I might be wrong on this, but Ruby defines scopes for your variables. You have the global scope, which is $

Then you have the local scope of your running script, which is the one you've demonstrated in the question. You can define the variable inside a method, but it will still be available in the local scope of the running script.
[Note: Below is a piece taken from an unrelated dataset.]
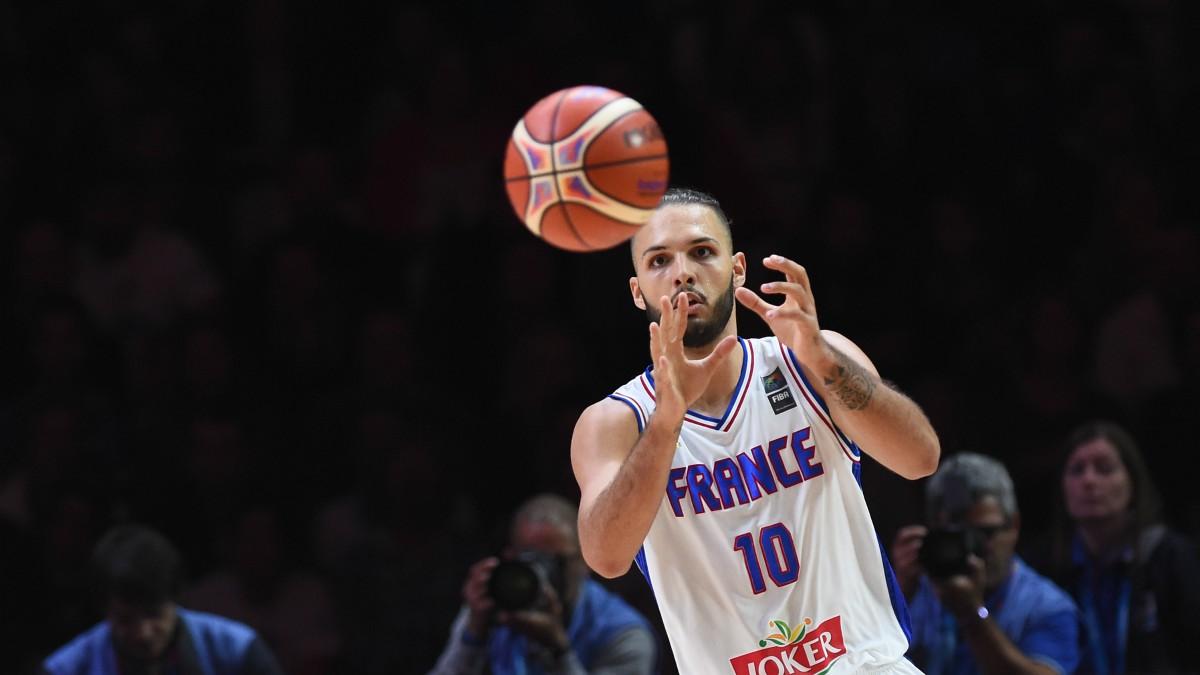 Evan Fournier, en un partido con Francia. (AFP)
source: http://ruby-doc.org//docs/ruby-doc-bundle/UsersGuide/rg/localvars.html

Here it's illustrated that local variables do not have the initial value of nil, but once defined take whatever value they have, regardless of being defined.

2.1.5 :001 > p 1
1
 => 1 
2.1.5 :002 > p a
NameError: undefined local variable or method `a' for main:Object
    from (irb):2
    from /Users/deh0002a/.rvm/rubies/ruby-2.1.5/bin/irb:11:in `<main>'
2.1.5 :003 > if false
2.1.5 :004?>   a = 2
2.1.5 :005?>   else
2.1.5 :006 >     a = 3
2.1.5 :007?>   end
 => 3 
2.1.5 :008 > p a
3
 => 3 
2.1.5 :009 > p$a
nil
 => nil 
2.1.5 :010 > p @a
nil
 => nil 
2.1.5 :011 > 

The difference again is with Global and Instance variables. Even when they have not been defined, they automatically take the value of nil.